KOTA BENGKULU, sahabatrakyat.com- PMKRI Cabang Bengkulu St. Stanislaus Kostka menggelar Aksi Perempuan Peduli dengan kegiatan bersih-bersih sampah di Pantai Zakat Kota Bengkulu, Senin (08/03/2021) dalam rangkaian memperingati “International Woman’s Day”.
Presidium Gerakan Kemasyarakatan PMKRI Bengkulu Gita Bonita Turnip mengatakan, pilihan aksi bersih-bersih sampah itu sejalan dengan upaya pemerintah kota Bengkulu dalam mewujudkan Bengkulu sebagai pusat pariwisata karena memiliki pantai yang berpotensi dan berpeluang besar sebagai salah satu ikon daya tarik wisatawan.
“Dalam pengembangan pariwisata pantai diperlukan suatu usaha untuk melestarikan dan
mengembangkan aset atau potensi wisata pantai. Upaya pengembangan tersebut
diharapkan akan berdampak baik dalam mewujudkan pantai Bengkulu sebagai pusat
pariwisata yang berkelanjutan. Hal itu juga akan menunjang perekonomian masyarakat sehingga diharapkan akan dapat meningkatkan kesejahteraan masyarakat kota Bengkulu,” imbuhnya.
Ia menjelaskan, Pantai Zakat menjadi titik fokus berlangsungnya kegiatan aksi perempuan peduli karena pantai tersebut merupakan salah satu primadona Bumi Rafflesia. Pantai Zakat menjadi destinasi utama wisatawan karena sangat strategis dan mudah dijangkau serta memiliki keindahan yang sangat memukau. Terlebih karena pantai tersebut merupakan salah satu pusat pemandian yang tergolong aman.
“Jika dilihat secara geografis, letak pantai Zakat berhadapan langsung dengan Samudera Hindia. Akan tetapi pantai tersebut memiliki ombak yang cukup tenang dan sangat aman bagi para pengunjung,” ujarnya.
“Sebagai destinasi utama wisatawan yang sarat akan keindahan, sudah seharusnya pantai Zakat dijaga dan dirawat. Namun kenyataan, manajemen sampah masih terlihat sangat kurang baik. Sampah berserakan, seperti batok kelapa muda yang dijual pedagang di pantai tersebut dan berbagai macam sampah plastik lainnya,” papar Gita.

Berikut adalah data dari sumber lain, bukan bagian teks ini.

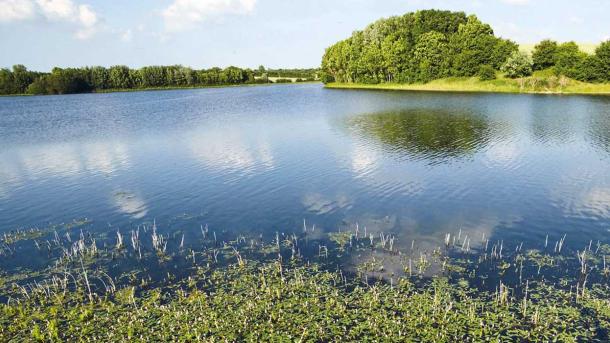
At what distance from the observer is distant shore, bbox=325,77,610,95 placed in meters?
125

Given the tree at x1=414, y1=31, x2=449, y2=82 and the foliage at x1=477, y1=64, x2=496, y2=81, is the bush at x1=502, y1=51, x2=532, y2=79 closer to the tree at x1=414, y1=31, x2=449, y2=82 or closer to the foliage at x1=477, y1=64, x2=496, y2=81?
the foliage at x1=477, y1=64, x2=496, y2=81

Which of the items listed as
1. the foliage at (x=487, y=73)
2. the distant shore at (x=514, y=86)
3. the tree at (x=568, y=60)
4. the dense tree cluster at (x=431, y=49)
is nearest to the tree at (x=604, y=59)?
the distant shore at (x=514, y=86)

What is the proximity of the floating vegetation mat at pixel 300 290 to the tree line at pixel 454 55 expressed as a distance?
129 m

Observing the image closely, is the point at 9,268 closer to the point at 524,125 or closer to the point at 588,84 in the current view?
the point at 524,125

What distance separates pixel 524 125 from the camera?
73.7 metres

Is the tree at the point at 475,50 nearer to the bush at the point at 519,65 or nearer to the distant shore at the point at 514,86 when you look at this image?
the distant shore at the point at 514,86

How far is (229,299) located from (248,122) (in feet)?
238

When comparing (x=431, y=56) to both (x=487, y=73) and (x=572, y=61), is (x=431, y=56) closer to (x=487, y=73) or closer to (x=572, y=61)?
(x=487, y=73)

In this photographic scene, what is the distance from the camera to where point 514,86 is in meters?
136

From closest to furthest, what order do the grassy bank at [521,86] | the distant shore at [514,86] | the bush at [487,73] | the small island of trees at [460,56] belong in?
the distant shore at [514,86]
the grassy bank at [521,86]
the small island of trees at [460,56]
the bush at [487,73]

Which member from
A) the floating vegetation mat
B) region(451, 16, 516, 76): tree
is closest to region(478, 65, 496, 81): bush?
region(451, 16, 516, 76): tree

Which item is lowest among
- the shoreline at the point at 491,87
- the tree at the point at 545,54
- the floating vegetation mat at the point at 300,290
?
the floating vegetation mat at the point at 300,290

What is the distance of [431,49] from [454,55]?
996 cm

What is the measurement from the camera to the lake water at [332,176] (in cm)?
3303
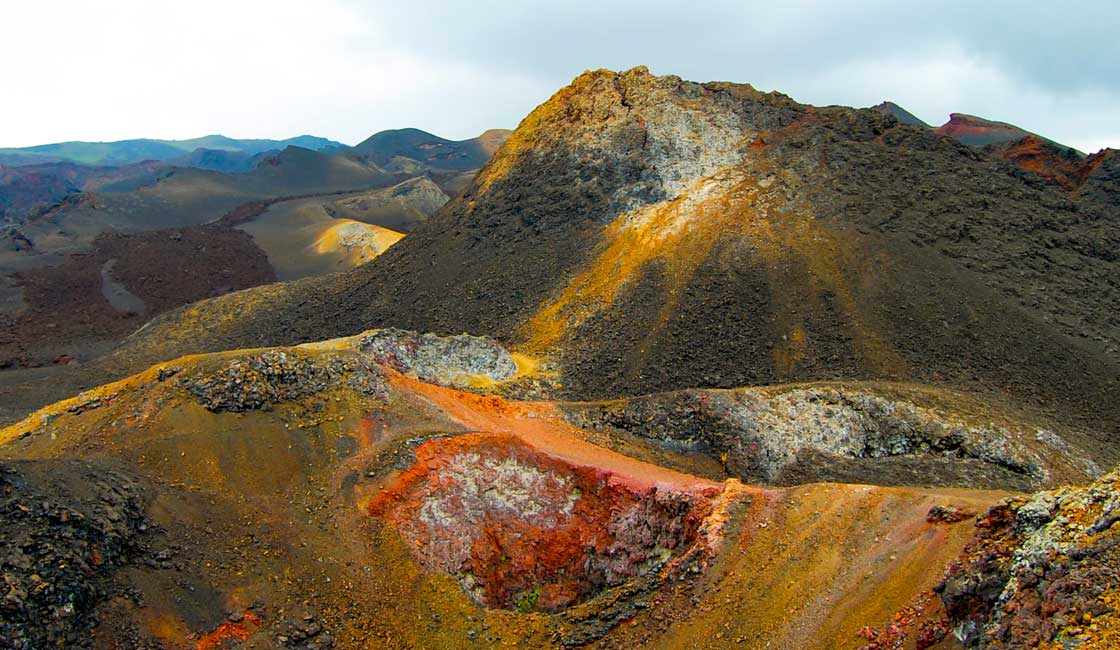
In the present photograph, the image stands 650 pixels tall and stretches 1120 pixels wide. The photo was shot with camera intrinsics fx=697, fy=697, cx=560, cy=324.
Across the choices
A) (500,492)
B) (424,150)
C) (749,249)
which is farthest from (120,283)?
(424,150)

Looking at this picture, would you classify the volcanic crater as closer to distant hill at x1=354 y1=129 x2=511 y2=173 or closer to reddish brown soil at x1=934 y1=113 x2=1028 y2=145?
reddish brown soil at x1=934 y1=113 x2=1028 y2=145

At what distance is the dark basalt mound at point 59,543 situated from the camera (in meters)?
13.5

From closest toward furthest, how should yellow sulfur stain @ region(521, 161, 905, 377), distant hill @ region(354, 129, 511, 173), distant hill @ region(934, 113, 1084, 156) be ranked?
yellow sulfur stain @ region(521, 161, 905, 377) → distant hill @ region(934, 113, 1084, 156) → distant hill @ region(354, 129, 511, 173)

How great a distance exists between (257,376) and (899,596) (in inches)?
724

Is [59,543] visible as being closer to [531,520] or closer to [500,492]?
[500,492]

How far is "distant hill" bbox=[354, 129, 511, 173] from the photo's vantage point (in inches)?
6634

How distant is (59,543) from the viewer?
1472 cm

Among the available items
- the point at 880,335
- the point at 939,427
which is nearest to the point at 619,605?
the point at 939,427

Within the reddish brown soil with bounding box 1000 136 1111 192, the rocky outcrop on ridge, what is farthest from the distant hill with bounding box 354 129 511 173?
the rocky outcrop on ridge

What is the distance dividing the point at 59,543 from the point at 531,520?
1115 centimetres

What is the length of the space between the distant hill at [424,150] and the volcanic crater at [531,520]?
14871 centimetres

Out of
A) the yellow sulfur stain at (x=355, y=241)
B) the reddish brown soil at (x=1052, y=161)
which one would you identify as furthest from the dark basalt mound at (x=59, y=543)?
the reddish brown soil at (x=1052, y=161)

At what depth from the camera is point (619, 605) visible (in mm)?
16391

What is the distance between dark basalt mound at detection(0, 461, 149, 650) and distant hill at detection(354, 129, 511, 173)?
151 meters
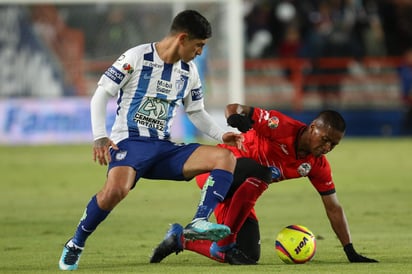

Melihat pemandangan tersebut sepertinya pedagang maupun pengunjung kurang peduli
terhadap kebersihan sampah, karena jika dipantau bahwasanya sampah sudah berserakan
di berbagai titik.
“Masyarakat serta pengunjung harus meningkatkan kesadaran terhadap kebersihan pantai
terutama pemukiman warga yang berdampingan dengan pantai. Terlihat bahwasanya aliran
limbah rumah tangga juga ikut mengalir menuju pantai.”
“Apabila hal tersebut terus menerus dibiarkan, maka akan terjadi pencemaran yang juga berdampak pada ekosistem laut, selain itu akan berdampak juga terhadap daya tarik wisatawan” ujar Sanjaya Pangaribuan, ketua presidium PMKRI Cabang Bengkulu.
Kata Sanjaya, minimnya ketersediaan tong sampah harus menjadi perhatian pemerintah setempat. Pembuangan sampah organik dan non organik juga harus di-manajemen dengan baik. Keterlibatan pemerintah dalam melakukan pengendalian, pencegahan dan mengalokasian sampah pada umumnya menjadi hal yang sangat krusial terhadap proses penyelesaian masalah tersebut.
“Bagaimana kemudian Pemerintah bersinergi dengan masyarakat untuk melestarikan
keindahan pariwisata kota Bengkulu terkhususnya pantai Zakat agar tetap eksis demi
kenyamanan dan keamanan pengunjung serta keselamatan ekosistem laut dilingkungan
pantai,” kata Sanjaya.
Sanjaya menandaskan, Aksi Perempuan Peduli Lingkungan Hidup dengan cara bersih-bersih sampah kawasan pantai Zakat menjadi salah satu bentuk protes kaum perempuan terhadap polemik sampah yang kian tak kunjung mereda dari dulu hingga sekarang. Dengan adanya kegiatan tersebut diharapkan masyarakat serta pengunjung dapat meningkatkan kesadaran akan kebersihan dan keasrian pantai.